Война - страница 12
Впервые подумал — а что с его голубями? Отправлял письма: без подробностей, только бы знали помощник и брат, что все с ним в порядке. Ответа не мог получить, да и не стремился. Но если поветрия нет, послания с новостью о болезни никак не могли допустить. Вести о таком расходятся быстро, а если не разошлись, верно, нет и болезни. Только вот как перехватишь голубя? И стрела не поможет остановить — промажешь, и ищи его в небе.

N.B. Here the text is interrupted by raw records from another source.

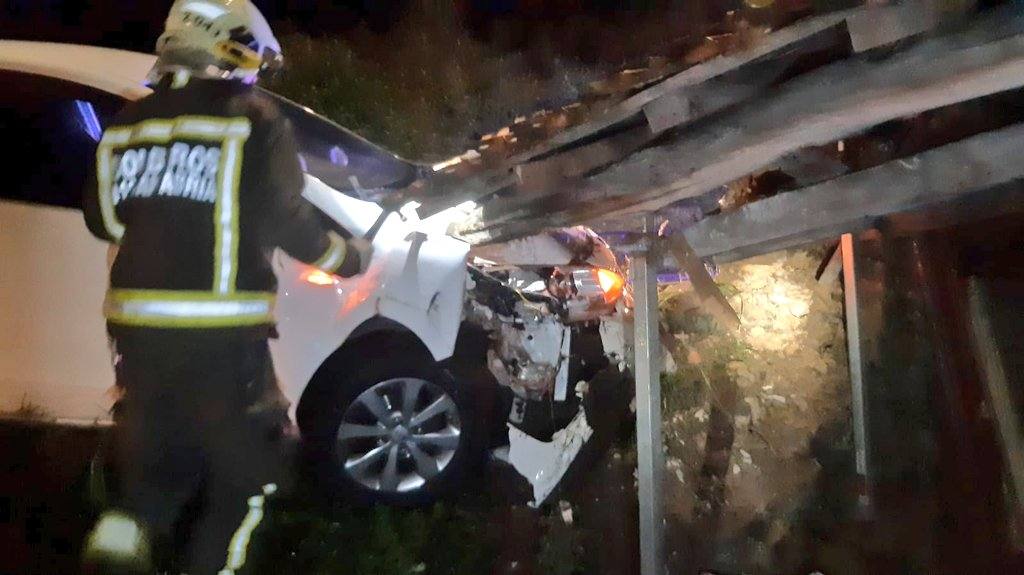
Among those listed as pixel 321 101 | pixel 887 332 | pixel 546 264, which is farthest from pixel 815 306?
pixel 321 101

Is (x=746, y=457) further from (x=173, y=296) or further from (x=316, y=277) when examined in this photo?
(x=173, y=296)

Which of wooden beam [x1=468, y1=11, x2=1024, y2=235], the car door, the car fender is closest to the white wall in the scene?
the car door

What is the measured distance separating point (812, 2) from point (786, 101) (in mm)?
268

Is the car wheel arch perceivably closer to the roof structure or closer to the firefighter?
the roof structure

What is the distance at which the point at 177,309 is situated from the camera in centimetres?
213

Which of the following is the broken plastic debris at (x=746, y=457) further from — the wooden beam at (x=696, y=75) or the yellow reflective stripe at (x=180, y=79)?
the yellow reflective stripe at (x=180, y=79)

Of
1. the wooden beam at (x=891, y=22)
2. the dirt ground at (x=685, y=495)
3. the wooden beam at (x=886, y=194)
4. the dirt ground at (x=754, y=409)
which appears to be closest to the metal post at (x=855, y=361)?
the dirt ground at (x=685, y=495)

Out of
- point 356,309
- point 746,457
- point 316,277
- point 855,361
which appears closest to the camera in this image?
point 316,277

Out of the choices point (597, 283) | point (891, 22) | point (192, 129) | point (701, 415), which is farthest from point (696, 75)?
point (701, 415)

Вспомнил про соколицу аталинского посла. С помощью хищных птиц — можно.
Два дня прошло, к концу подходил третий — ничего не изменилось. Разве что на крышу его больше не пускали. Разобрали кусок ее, с извинениями пояснив — незадача, древоточец какой-то завелся, так оставлять опасно…
Снова пришел в соседнее крыло к своим людям, ладно хоть это не запретили, и не разделили их самих. Только рассмеялся на предложение слуг переодеться и бежать отсюда под видом одного из них, прихватив еще кого-нибудь для охраны и помощи. Но посмотрел на лица, и смех оборвал. Всегда знал — его люди, верные, мог рассказать о любом — жена, дети, слабости какие, но будто о свитках в библиотеке. На какой полке стоит, в каком футляре.

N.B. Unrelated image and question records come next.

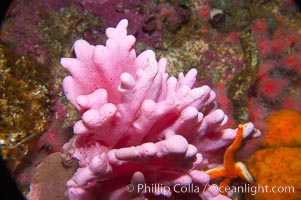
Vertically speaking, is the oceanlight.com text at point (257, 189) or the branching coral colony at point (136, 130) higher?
the branching coral colony at point (136, 130)

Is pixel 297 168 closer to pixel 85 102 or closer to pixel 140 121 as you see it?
pixel 140 121

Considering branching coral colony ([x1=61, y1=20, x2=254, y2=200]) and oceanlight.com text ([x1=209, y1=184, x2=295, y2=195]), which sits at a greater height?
branching coral colony ([x1=61, y1=20, x2=254, y2=200])

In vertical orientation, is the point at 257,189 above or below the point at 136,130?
below

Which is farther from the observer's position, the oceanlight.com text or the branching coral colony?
the oceanlight.com text

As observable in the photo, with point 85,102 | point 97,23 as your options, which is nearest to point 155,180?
point 85,102

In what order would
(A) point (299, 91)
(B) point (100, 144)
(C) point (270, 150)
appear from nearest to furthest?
(B) point (100, 144)
(C) point (270, 150)
(A) point (299, 91)

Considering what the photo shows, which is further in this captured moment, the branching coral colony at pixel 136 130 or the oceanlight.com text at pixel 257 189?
the oceanlight.com text at pixel 257 189

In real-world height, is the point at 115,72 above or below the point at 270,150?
above

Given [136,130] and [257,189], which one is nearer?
[136,130]
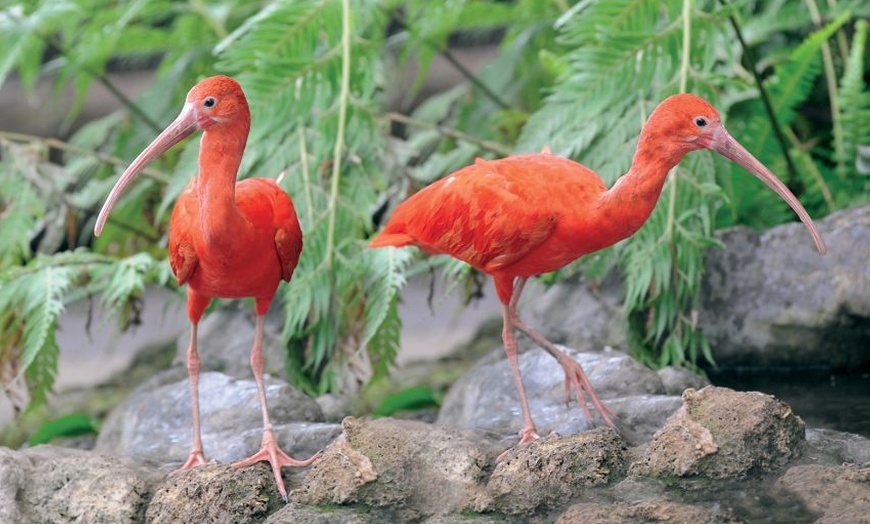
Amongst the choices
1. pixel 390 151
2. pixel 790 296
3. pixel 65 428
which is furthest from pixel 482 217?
pixel 65 428

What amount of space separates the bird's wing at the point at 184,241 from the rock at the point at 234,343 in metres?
1.58

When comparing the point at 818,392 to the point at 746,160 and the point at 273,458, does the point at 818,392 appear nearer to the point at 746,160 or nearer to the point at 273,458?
the point at 746,160

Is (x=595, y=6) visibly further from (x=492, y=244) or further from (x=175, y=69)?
(x=175, y=69)

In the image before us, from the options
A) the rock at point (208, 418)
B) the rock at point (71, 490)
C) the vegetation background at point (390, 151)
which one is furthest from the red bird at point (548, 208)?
the rock at point (71, 490)

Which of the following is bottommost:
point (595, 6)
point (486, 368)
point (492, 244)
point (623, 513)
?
point (486, 368)

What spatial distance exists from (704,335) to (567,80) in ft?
4.18

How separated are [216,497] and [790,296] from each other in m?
2.64

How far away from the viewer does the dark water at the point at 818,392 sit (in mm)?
4250

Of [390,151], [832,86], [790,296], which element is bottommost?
[790,296]

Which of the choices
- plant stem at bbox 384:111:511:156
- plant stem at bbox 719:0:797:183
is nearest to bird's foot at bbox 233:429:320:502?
plant stem at bbox 384:111:511:156

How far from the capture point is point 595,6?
5.11m

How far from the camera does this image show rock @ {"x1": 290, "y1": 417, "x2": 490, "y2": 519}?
140 inches

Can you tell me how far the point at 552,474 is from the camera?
3438 millimetres

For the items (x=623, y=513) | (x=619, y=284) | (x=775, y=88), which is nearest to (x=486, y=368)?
(x=619, y=284)
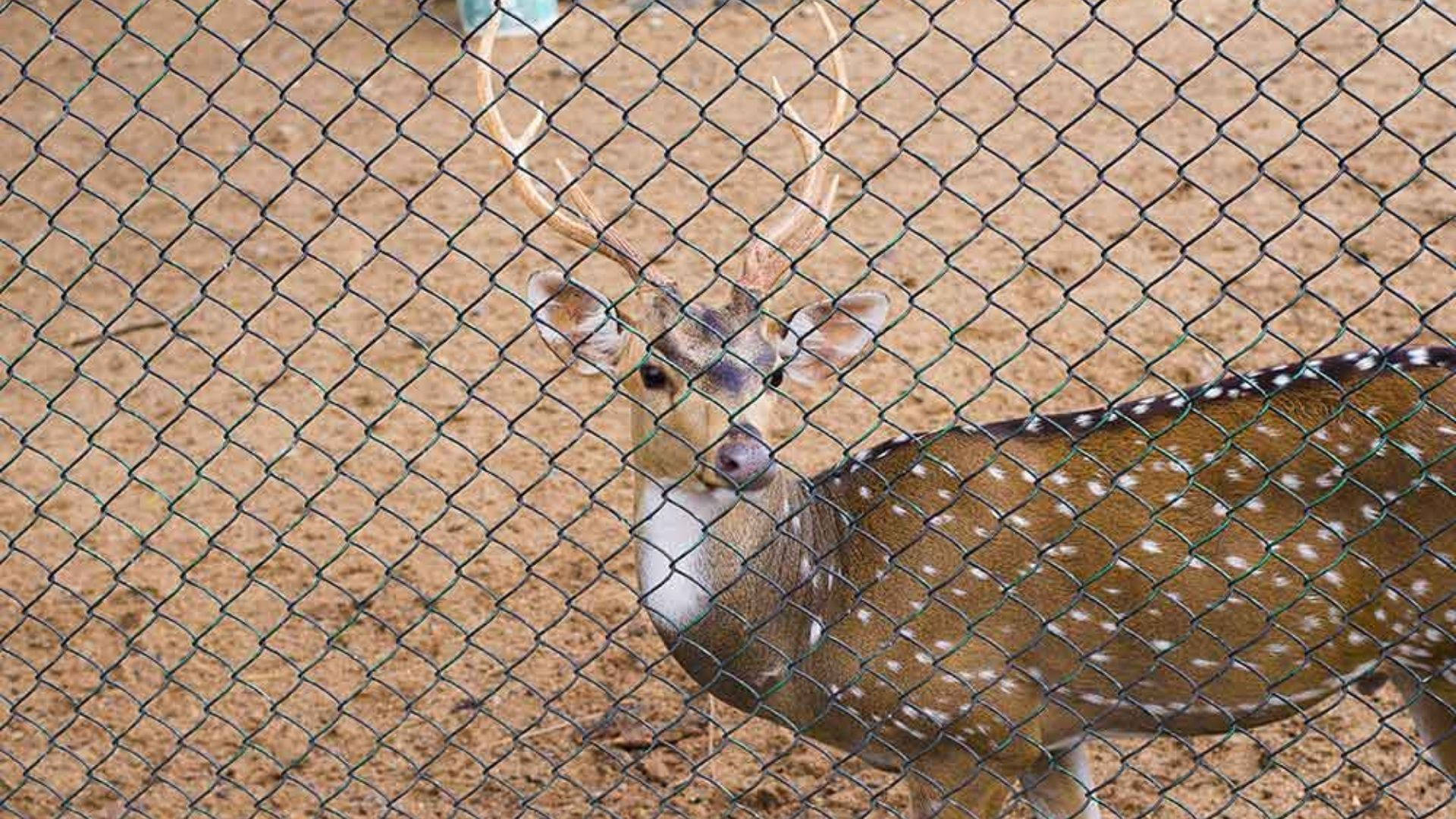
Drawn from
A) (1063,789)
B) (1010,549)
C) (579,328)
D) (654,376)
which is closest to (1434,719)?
(1063,789)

А ведь тревожатся, не понимают — и кто бы на их месте спокойным был? Юи и вовсе едва сдерживается, сидит будто на паре ежей — вот-вот и побежит разбираться с охранниками, кто там у них заболел. Такое вранье, почти в глаза, одно означает — дело плохо.

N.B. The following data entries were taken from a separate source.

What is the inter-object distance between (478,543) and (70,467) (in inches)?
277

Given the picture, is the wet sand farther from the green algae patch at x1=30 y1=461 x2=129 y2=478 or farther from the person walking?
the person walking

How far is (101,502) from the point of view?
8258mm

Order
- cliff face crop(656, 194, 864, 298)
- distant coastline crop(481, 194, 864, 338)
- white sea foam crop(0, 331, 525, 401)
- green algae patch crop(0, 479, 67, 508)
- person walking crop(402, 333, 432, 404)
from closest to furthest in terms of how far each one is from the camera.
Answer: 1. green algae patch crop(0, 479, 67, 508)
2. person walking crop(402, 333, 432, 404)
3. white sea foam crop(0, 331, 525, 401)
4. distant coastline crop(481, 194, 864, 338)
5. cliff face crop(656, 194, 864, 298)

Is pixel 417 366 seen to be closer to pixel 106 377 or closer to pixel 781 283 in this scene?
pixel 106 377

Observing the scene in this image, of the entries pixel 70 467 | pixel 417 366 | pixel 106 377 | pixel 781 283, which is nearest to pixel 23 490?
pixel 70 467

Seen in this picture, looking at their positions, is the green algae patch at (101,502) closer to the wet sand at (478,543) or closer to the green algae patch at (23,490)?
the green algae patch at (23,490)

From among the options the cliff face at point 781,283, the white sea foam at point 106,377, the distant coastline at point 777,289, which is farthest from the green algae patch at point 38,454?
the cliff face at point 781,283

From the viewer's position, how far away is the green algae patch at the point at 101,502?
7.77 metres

Никогда не объяснял слугам своих дел и замыслов — разве что Ариму порой, и то, если иначе никак. Незачем это. Но сейчас они не только слуги, в какой-то мере соратники.
— Вы придумали план, но не знаете ведь, что кроется за всем этим. И я не знаю, — говорил тихо-тихо, чужой из-за двери ничего не услышит. — Если меня хотят всего лишь задержать, может быть что угодно. Даже этот клятый свадебный договор. Если бросить тень на мою репутацию, вам не угрожает ничего, напротив — будут сдувать пылинки и вернут в целости и сохранности, а вот мне ваш план лишь повредит. Но если меня и впрямь решили убить, то и вы проживете недолго, и мне никто не позволит добраться до дома. Здешние земли всем нам чужие, да еще по зиме. Смысл тогда в таком вот побеге?
Вспомнил — присыпанные снегом холмы, и всадники несутся навстречу, и со стрелой в глазу падает человек в меховой шапке… И по лицу Ариму читал — верный слуга о том же думает.
— Наш долг — служить вам и Хинаи, — раздалось сразу несколько голосов. Кэраи покачал головой:
— А мой долг — заботиться о своих людях. Особенно на чужбине и когда их так мало.
— Но оставаясь тут, вы по-любому проигрываете. Военной помощи нам не окажут…
— Видимо, нет, хотя этот молодой Ошу небезнадежен.
Кэраи вновь обратил внимание на младшего, Юи. Парень сидел, нахмурившись, и обводил глазами своих земляков.
Ощутив взгляд, тот слегка покраснел, приоткрыл рот — и снова закрыл.
— Ты возразить что-то хочешь? — удивлено спросил Кэраи.
— Я не могу возразить, нечего. Но вы над нашей затеей смеетесь. А делать-то что?
Дружный смех был ему ответом.
— Да, ты прав, это главный вопрос, — произнес, все еще улыбаясь, на сей раз от души.
Два человека разговаривали, сняв для беседы целое крыло гостиницы, лишь бы никто не подслушал. Странной вышла беседа: один, хоть в невзрачной дорожной одежде, и осанкой, и жестами выдавал привычку повелевать. Второй казался попроще, и одет был чуть побогаче, да и годов за плечами явно насчитывал меньше. Но указания шли от него.
А если б кому удалось увидеть начало беседы, заметил бы еще кое-что: золотую пластину с выбитыми на ней знаками, и это указывало, что младший собеседник сам выступает чьим-то голосом.
— Он не должен вернуться, — говорил посланник.
— Я не самоубийца, — раздраженно отвечал старший. — И у себя-то его долго держать не могу, а тут еще «не вернуться»!
— Это ваши дела. Мне было велено передать — за верность вас наградят доверием, оно коснется и членов семьи. Кому ни решите передать дела, когда подойдет время — сыну, ли, племяннику…
Вновь блеснула золотая пластина — самый уголок, будто свеча мигнула, но свечу не спрячешь в рукав.
— Твой хозяин-то далеко, а брат этого близко!